Anxiety disorders are the most common issues in the United States today. Being very debilitating, anxiety affects the everyday life of many many people.
I, myself have struggled with Generalized Anxiety Disorder for most of my life. In the beginning, I remember feeling lost, and out of control.
I felt that these feelings were forever and that I was quite literally either going to die from a heart attack or lose my mind completely.

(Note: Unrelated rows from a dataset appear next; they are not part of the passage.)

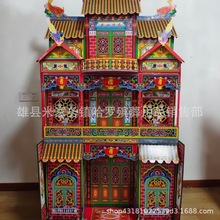 90T����ܘ������A�������ۯB�`�ݼ������뚛�����ڤ���`��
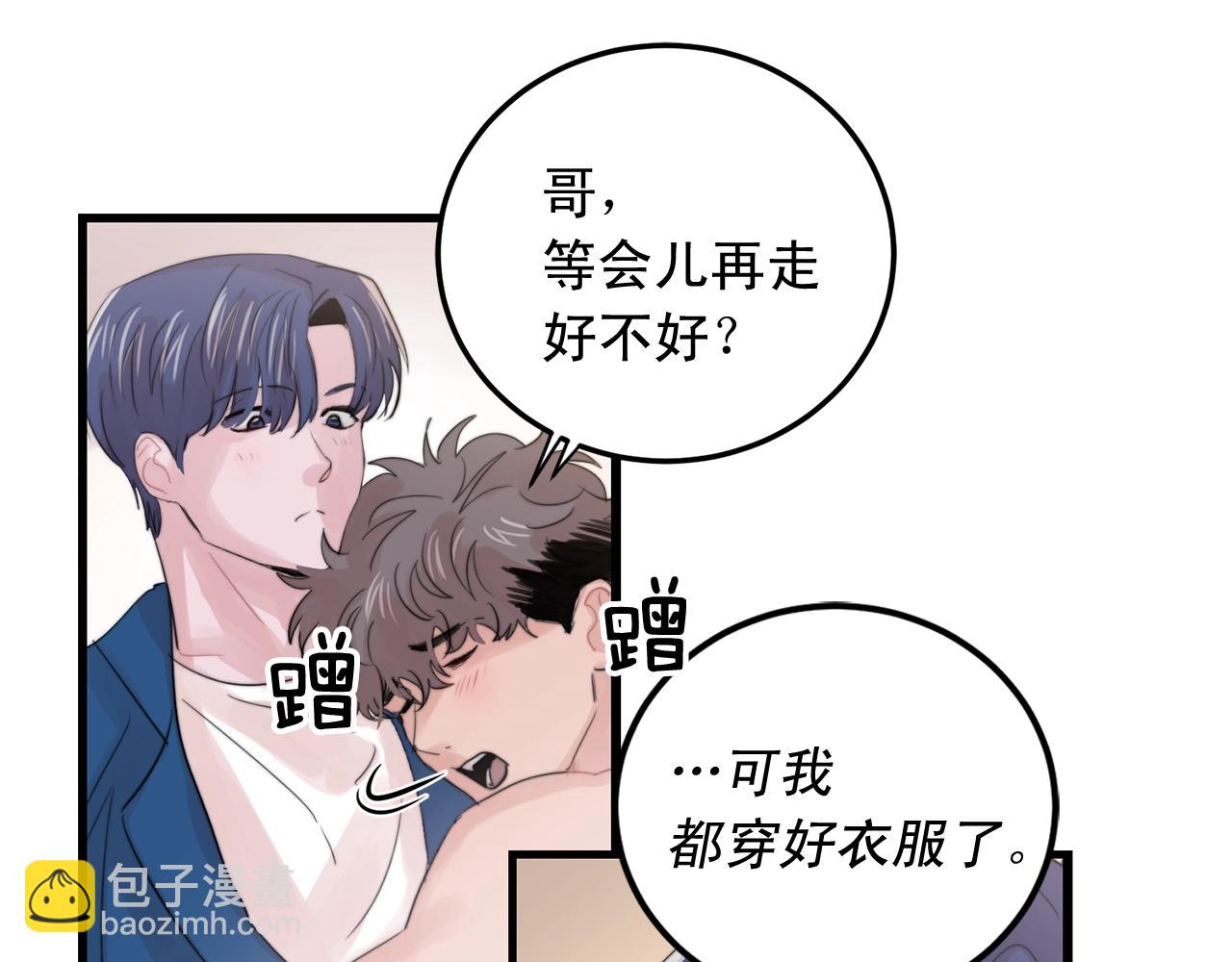 完结篇 走向幸福12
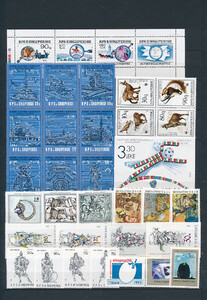 Albania zestaw znaczków czyste*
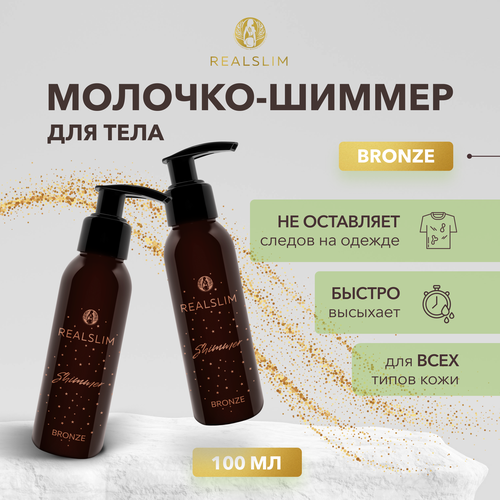 Натуральный шиммер Realslim 
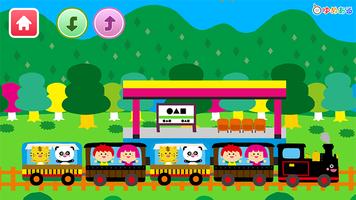 電車でしゅっぱつしんこう！ Plakat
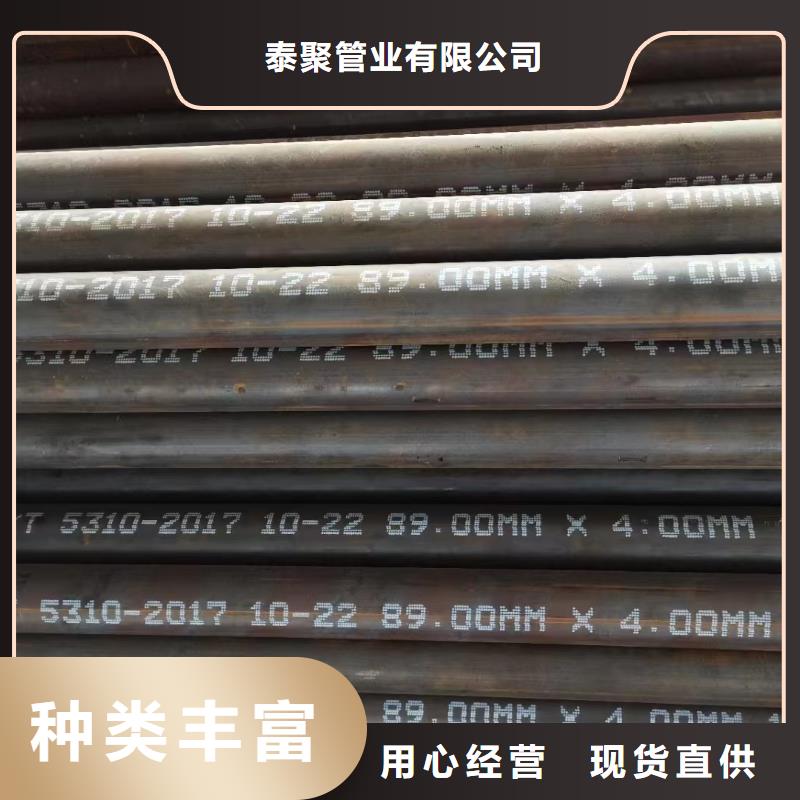 

12cr1mov鋼管供應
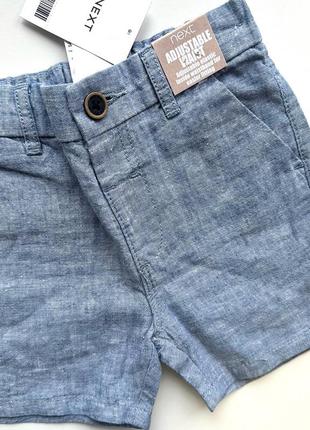 Шорты котонові шорти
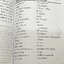 ►ครูสมศรี◄ หนังสือเรียน Never-Die Vocab รวมคำศัพท์แบบ Must Know Vocab แบบละเอียด มีศัพท์หลายหมวดหมู่พร้อมคำแปล ในหนังสือยังมีตะลุยโจทย์เจาะลึกเรื่อง Vocab โดยเฉพาะ มีจดเฉลยบางข้อ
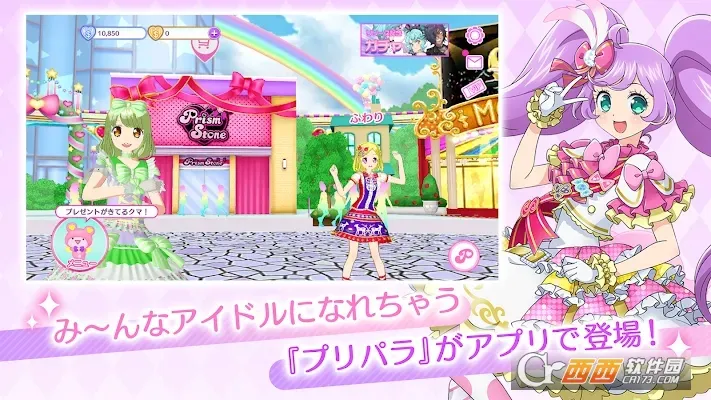 idolland�ǹ���԰(ż�����ɻ�װ��Ϸ)v2.19.0 �ٷ�����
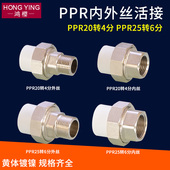 4分20PPR外丝活接6分25内丝牙铜活接自来水管热熔PPR配件管件接头
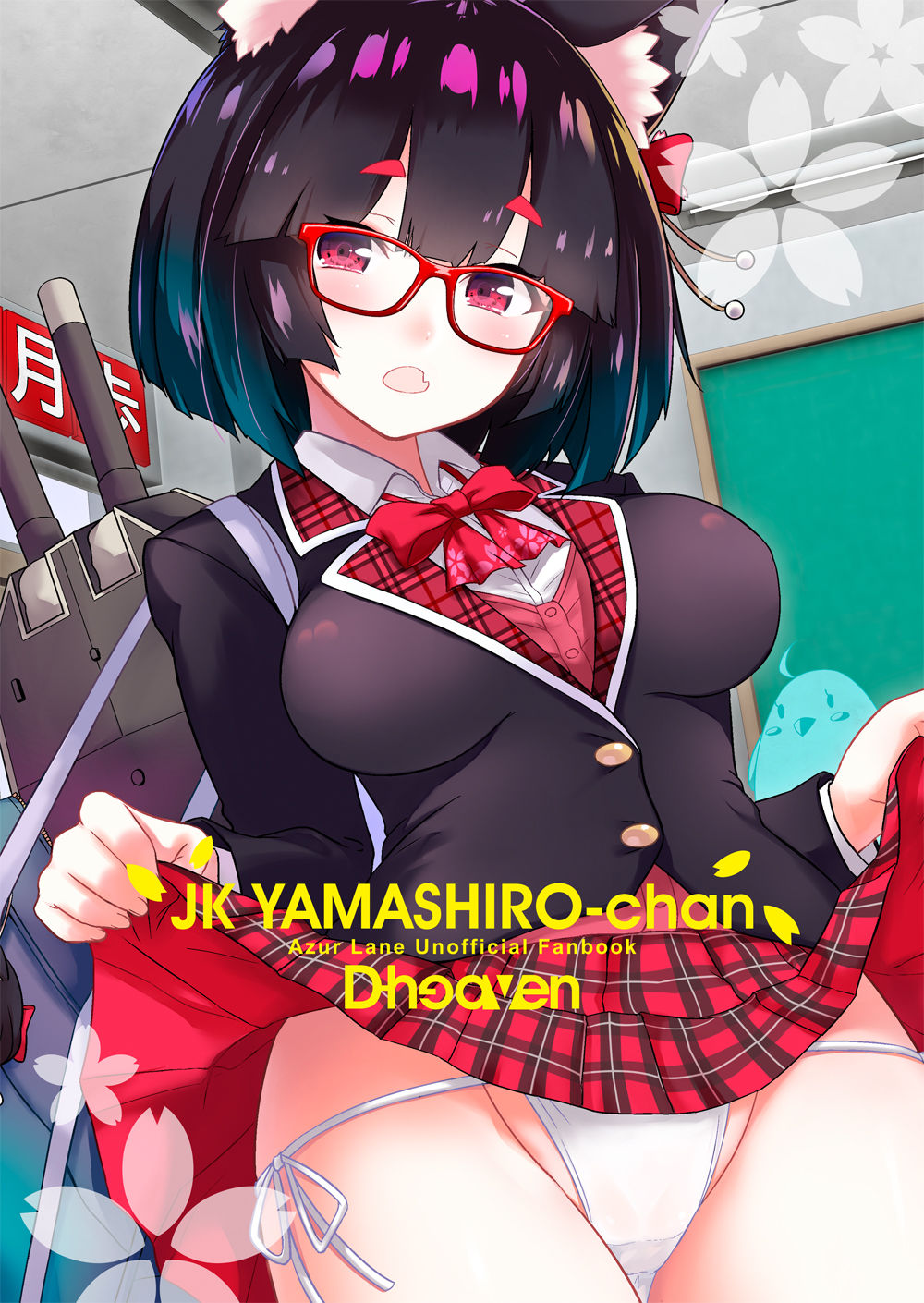 JK Yamashiro-chan page 2 full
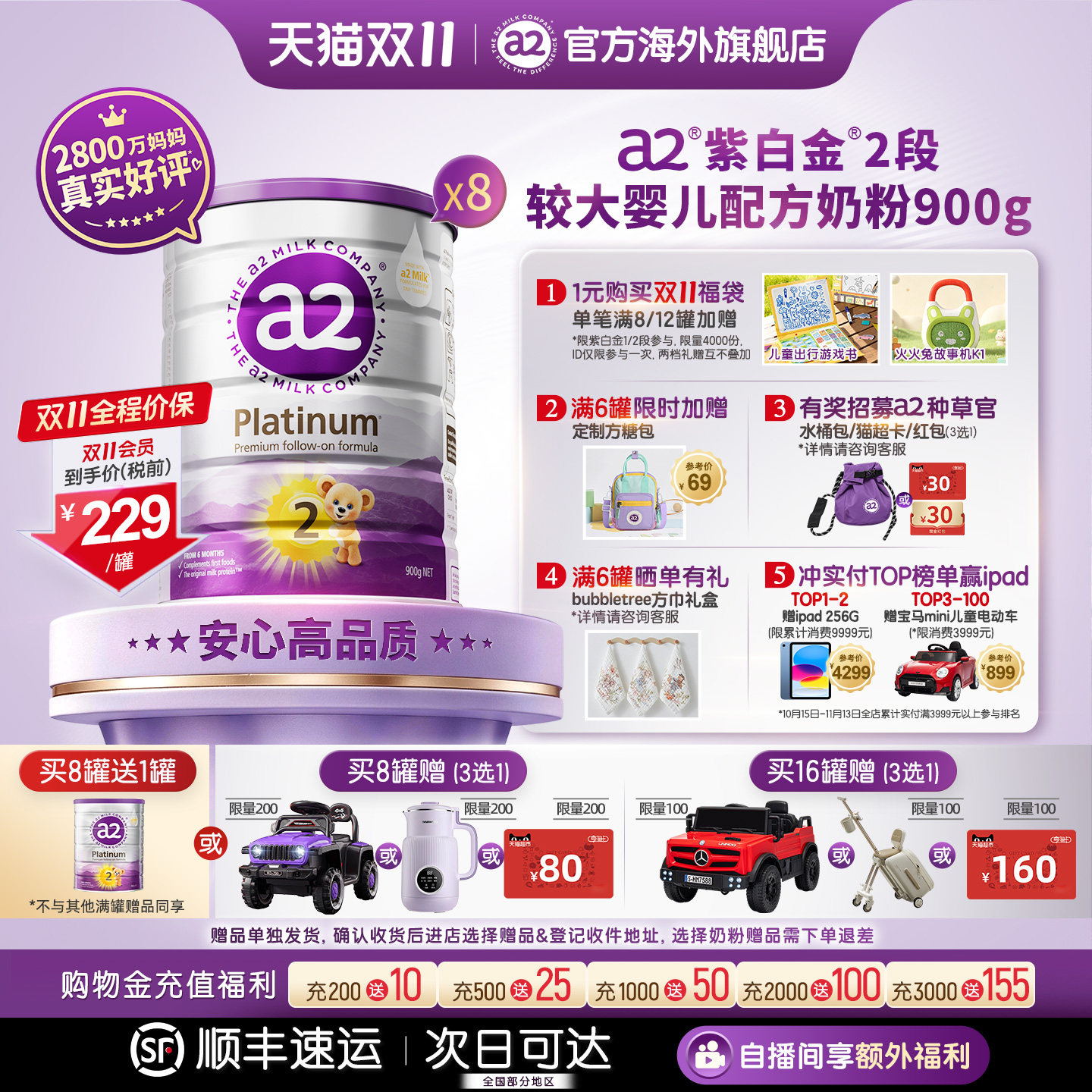 a2进口紫白金较大婴幼儿配方奶粉2段6-12月二段900g8罐[批批严检]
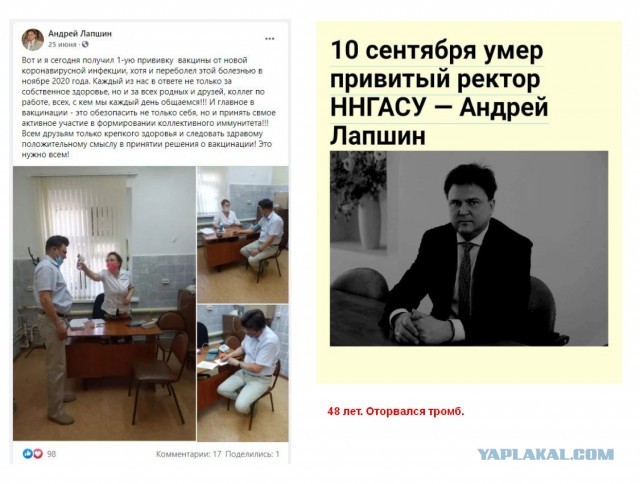 Восстание в Мельбурне - свежие фейки и теории заговоров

The thing that a lot of people don’t know is that anxiety is one of the easiest mental illnesses to treat. Here are some of the things that worked for me.
Left Nostril Breathing
I know, what the heck? Left nostril breathing has been known to calm the body and mind.
When I first started having panic attacks I had a therapist tell me to cover my right nostril and deep breathe through my left.
I thought she was nuts!
Well, one day during a class in college (ugh, stress) I started to become riddled with anxiety. Then, I remembered, “your left nostril!” (lol) And so I tried it and guess what? As silly as it sounded to me in the beginning, it really did help calm my anxiety!
Frozen Orange
Do me a favor, go throw some oranges in your freezer right now. The next time you’re anxious or having a panic attack pull one out. Grounding is amazing for anxiety. Grounding involves using the senses.
This is where the frozen orange comes in!
Take it out of the freezer and use your sense of touch to feel the cold. Maybe scratch the peel.
Bring it to your nose and smell it. Open it up and taste it! Make sure you are really paying attention to the orange to help keep you grounded and in the present.
Bracelet Snaps
Sometimes when I’m anxious I need a physical way to snap myself out of it. Snapping a rubber band on your wrist can help shock your brain out of the anxiety where you can then engage in positive self-talk.
I went one step further and used elastic string and 3 beads to make a bracelet. So it’s a little more stylish and not just a plain rubber band.
Yoga
Yoga is a combination of mindfulness, breathing, and stretching.
Mindfulness and breathing are amazing for anxiety.
Also, I like the way stretching feels on my muscles.
There are so many videos on Youtube on yoga for beginners.
I highly recommend it!
Affirmations
Affirmations are positive thoughts that are thought to be helpful for mental health
Things like “you got this!” or “you’re doing amazing today!” might feel silly to say to yourself on a daily basis but you’ll learn to really appreciate them on the harder days.
I like to leave myself sticky notes on places and things I use the most. I have a few in my car, some in my school books, I stick one or two on my mirror for when I’m getting ready for my day.
Anxiety is exhausting. Trust me, I know. But, we can do this!
We can gain more control over our anxiety. We are not alone.